» DIRECTIVE 1
List the regions that the passage on Riendeau's account of Canadian history names as sources of about half of immigrants by the early 1970s.
» DIRECTIVE 2
Proceed with the passage critiquing Riendeau's account of Canadian history, continuing from the end of its last paragraph.

From this statement alone we are supposed to believe that Canada was always meant to look like Chinese-dominated-Richmond and South Asian-dominated-Brampton. This is a misinterpretation bordering on falsification. Cartier meant that Canada would be a confederation of provinces with their own local institutions, rather than a single legislative union like Britain or a British Dominion in which French Canadiens would be compelled to assimilate.

It is very anachronistic for Riendeau to say that “since 1867” Canada’s inhabitants, “whether they are descended from the Aboriginal, French, Anglo-Saxon, other European, Asian, African, or Latin American cultures” have shown an inclination to see themselves as members of a common “political nationality”, or have “survived as a distinct national community”, a nation based solely on political values regardless of race and culture. It is also quite fictional to describe the native landscape before Europeans arrived as “multicultural and multilingual”, as well as to say that the peoples of Canada have always felt that what made them Canadian was not their ethnicity or culture but the mere fact that they were “bound by a common experience” as inhabitants of the same country.2

By “common” he means that all the inhabitants were somehow forging a sense of political identity that transcended their ethnicity and culture. Yet, as is evident from his own narrative, the entire history of Canada prior to the 1970s goes against this notion of a common political nationality. Not only were the British well aware of their Britishness, and for this reason preferred Anglo-Saxon immigrants, which Riendeau otherwise knows disapprovingly, but the actual “common” experience of the nation was overwhelmingly British/European outside Quebec. This is what the statistics say. Riendeau’s own demographic and ethnic proportions cannot hide this reality. He observes, for example, that whereas prior to the late 1960s “almost 90 percent of immigrants were of European origins, by the early 1970s [suddenly] about half came from other regions including the West Indies, Africa, South America, and Asia”.3

This is not a historian who invents facts and alters photographs. His acts of manipulation are more “subtle”. What he wants students to believe is that Canada’s past already contained the seeds of its current multiracial trends. “Canada has always been a multicultural society”.4 He enjoys writing about the “changing racial composition of Canada” in relation to the influx of non-French and non-British European immigrants.5 He does not enjoy saying Canada was still 96 percent racially White as late as 1971, when multiculturalism was officially announced.

» ITEMS

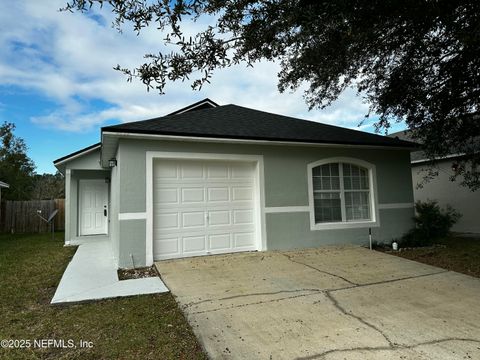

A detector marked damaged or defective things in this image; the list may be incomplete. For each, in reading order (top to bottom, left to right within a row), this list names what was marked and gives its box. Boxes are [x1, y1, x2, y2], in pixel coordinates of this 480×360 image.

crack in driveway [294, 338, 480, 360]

--

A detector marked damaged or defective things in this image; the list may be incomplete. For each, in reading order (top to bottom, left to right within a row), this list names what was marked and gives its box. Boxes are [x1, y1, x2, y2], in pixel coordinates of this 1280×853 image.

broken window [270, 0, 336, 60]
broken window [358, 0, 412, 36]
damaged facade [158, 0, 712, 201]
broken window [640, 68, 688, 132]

» WRITTEN RESPONSE 1
The West Indies, Africa, South America, and Asia.

» WRITTEN RESPONSE 2
He would rather blame the government in the early 20th century for “inculcating British-Canadian beliefs in citizenship, democracy, and the Protestant ethic”. He thinks they should have started promoting multiculturalism from the beginning. Canada was “universally racist, inasmuch as the concept of a multicultural society still lay…in the future”.6 Canada became what it was always meant to be inasmuch as immigration restrictions against non-Europeans were abolished in the 1960s, the Multiculturalism Act of 1988 was legislated, and the ceiling on immigration was raised from 100,000 to 250,000 in the late 1980s.

It never occurs to Riendeau to ask why academics across the Western world are making exactly the same argument about how the “political nationality” of Britain, France, Belgium, Sweden, Italy, Greece, Ireland, Norway…was always meant to be about the creation of multiracial nations from the beginning? That Canada has always been uniquely diverse is not unique to Canadian historians; it is now a pervasive fabrication among historians across European-created nations. They want all European natives to believe that the current diversification is continuous with the very origins of their nations.

This is not your Stalinist form of falsification, but it is the biggest falsification of history ever promoted; the complete denial of nationality to all Europeans in their own homelands!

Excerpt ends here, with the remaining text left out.